Come possiamo affrontarla
Può succedere che le preoccupazioni diventino eccessivamente invalidanti. L’eco ansia non va banalizzata, ma al contrario, dobbiamo validarla ed accogliere il nostro sentire, mettendo in pratica comportamenti pro-attivi che possano farci sentire utili alle cause che vorremmo portare avanti. Se partiamo dal presupposto che questo tipo di ansia è innescata da una minaccia reale, essa può essere intesa come un fenomeno fisiologico che ha pertanto una valenza evoluzionistica e protettiva che non deve essere curata bensì favorita.
Secondo gli esperti di eco-psicologia il modo migliore per combattere l’eco-ansia è il ricongiungimento con la natura. Dal semplice prendersi cura di piante e orto, alle attività outdoor, fino al Forest Bathing.
Altre azioni che possiamo mettere in atto:
- Non facciamoci carico di situazioni che non abbiamo creato e che non abbiamo il potere di cambiare. Colpevolizzarci eccessivamente non aiuterà noi e nemmeno la causa;
- Distogliamo il pensiero dalle notizie catastrofiche e concentrati su ciò che di bello la natura può offrire. ProteggI, celebra e racconta la bellezza del mondo, così non ti dimentichi per cosa stai lottando;
- Condividiamo le nostre preoccupazioni con altre persone. Comunicare il cambiamento climatico e coinvolgere tutti nella risposta a questa crisi, significa avere ancora fiducia nella nostra capacità di reagire;
- Promuovi condotte pro-ambientali attraverso la partecipazione in attività ecologiche autonome o promosse da associazioni.
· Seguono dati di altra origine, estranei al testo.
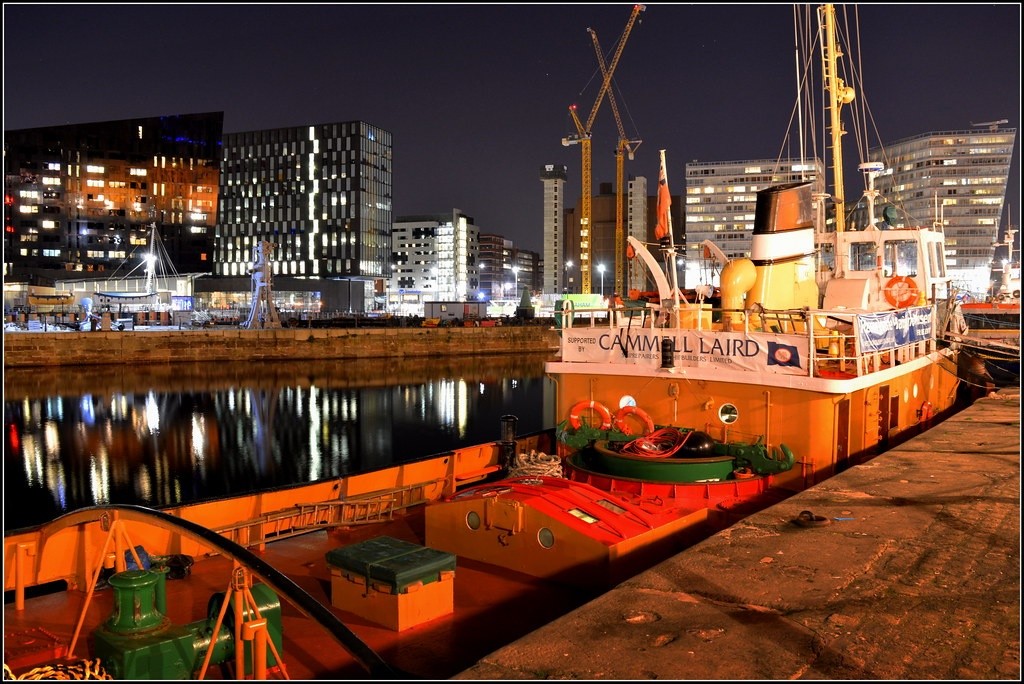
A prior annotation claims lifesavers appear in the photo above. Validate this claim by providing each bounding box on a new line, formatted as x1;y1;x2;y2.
615;405;656;437
568;400;612;431
883;275;919;308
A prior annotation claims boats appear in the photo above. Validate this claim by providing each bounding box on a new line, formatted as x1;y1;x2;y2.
27;294;75;305
4;3;961;684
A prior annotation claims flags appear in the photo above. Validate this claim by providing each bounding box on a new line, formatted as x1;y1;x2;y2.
654;150;672;240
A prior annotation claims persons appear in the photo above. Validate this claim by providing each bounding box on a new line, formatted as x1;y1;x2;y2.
260;313;270;329
210;315;218;325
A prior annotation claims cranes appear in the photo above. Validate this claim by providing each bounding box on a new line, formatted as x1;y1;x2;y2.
587;29;644;304
558;4;646;295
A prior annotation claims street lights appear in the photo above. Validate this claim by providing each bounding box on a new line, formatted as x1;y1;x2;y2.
677;259;683;288
566;261;572;298
512;266;519;299
478;264;485;296
597;264;605;306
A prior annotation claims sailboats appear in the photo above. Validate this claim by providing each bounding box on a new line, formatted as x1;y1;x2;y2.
93;222;207;305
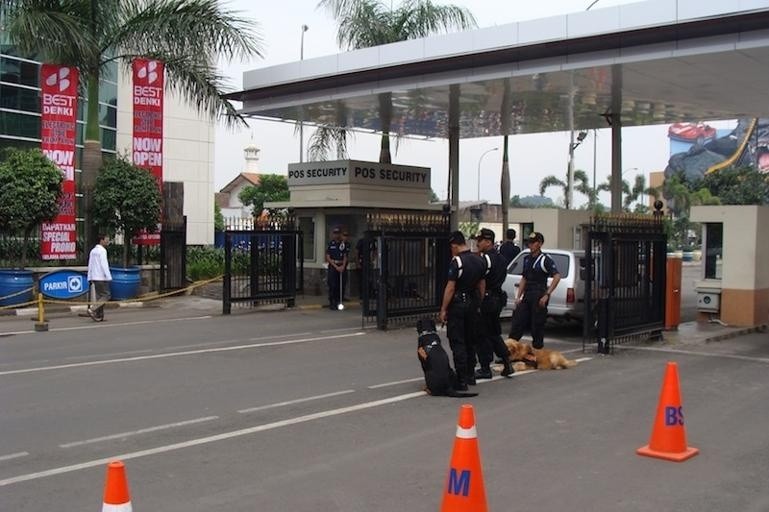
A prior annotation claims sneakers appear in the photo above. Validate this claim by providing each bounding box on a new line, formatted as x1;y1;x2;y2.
86;304;103;321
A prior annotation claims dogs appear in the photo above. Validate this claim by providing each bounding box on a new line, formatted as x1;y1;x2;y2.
393;283;428;301
416;319;479;397
493;338;579;372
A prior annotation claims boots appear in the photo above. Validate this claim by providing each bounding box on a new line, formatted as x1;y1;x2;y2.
451;363;476;392
475;360;492;379
500;355;514;376
328;296;339;311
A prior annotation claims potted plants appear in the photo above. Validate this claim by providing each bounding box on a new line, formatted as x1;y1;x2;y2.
0;143;68;316
86;149;164;300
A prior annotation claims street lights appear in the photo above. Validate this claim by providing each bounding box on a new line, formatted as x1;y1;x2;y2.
564;132;587;208
622;167;638;176
477;147;499;201
300;22;310;163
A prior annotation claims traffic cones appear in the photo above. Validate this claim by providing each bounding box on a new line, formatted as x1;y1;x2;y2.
636;360;701;463
438;400;489;512
101;460;133;511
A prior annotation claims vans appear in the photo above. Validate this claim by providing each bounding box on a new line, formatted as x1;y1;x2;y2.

L’impegno nella divulgazione di informazioni atta ad aumentare la consapevolezza collettiva, può aiutare a trovare persone con cui condividere le preoccupazioni climatiche. Più gruppi, associazioni, movimenti: è così che persone ordinarie diventano forti e possono influenzare governi e aziende;
- Chiedi azioni politiche. è necessario che venga messa in atto una strategia globale comune e unita per affrontare le cause principali del surriscaldamento globale. Scrivi mail, firma petizioni, condividi, scendi in strada;
- Concentrati sul presente e gestisci il tuo sentire con tecniche di respirazione, meditazione, yoga ma anche freewriting (scrittura libera) e journaling.
Non lasciamo che il catastrofismo rischi di diventare per molti l’ennesima scusa per non fare nulla e dire che è troppo tardi. Un atto concreto e rivoluzionario che tutti possiamo fare è diventare consapevoli di quanto potere abbiamo sia singolarmente, sia come umanità, nel disegnare il futuro. Ognuno può contribuire nel suo ambito e a livello individuale, cominciando a fare scelte più responsabili, e dandosi obiettivi raggiungibili. Gli unici ostacoli sono politici e immaginativi.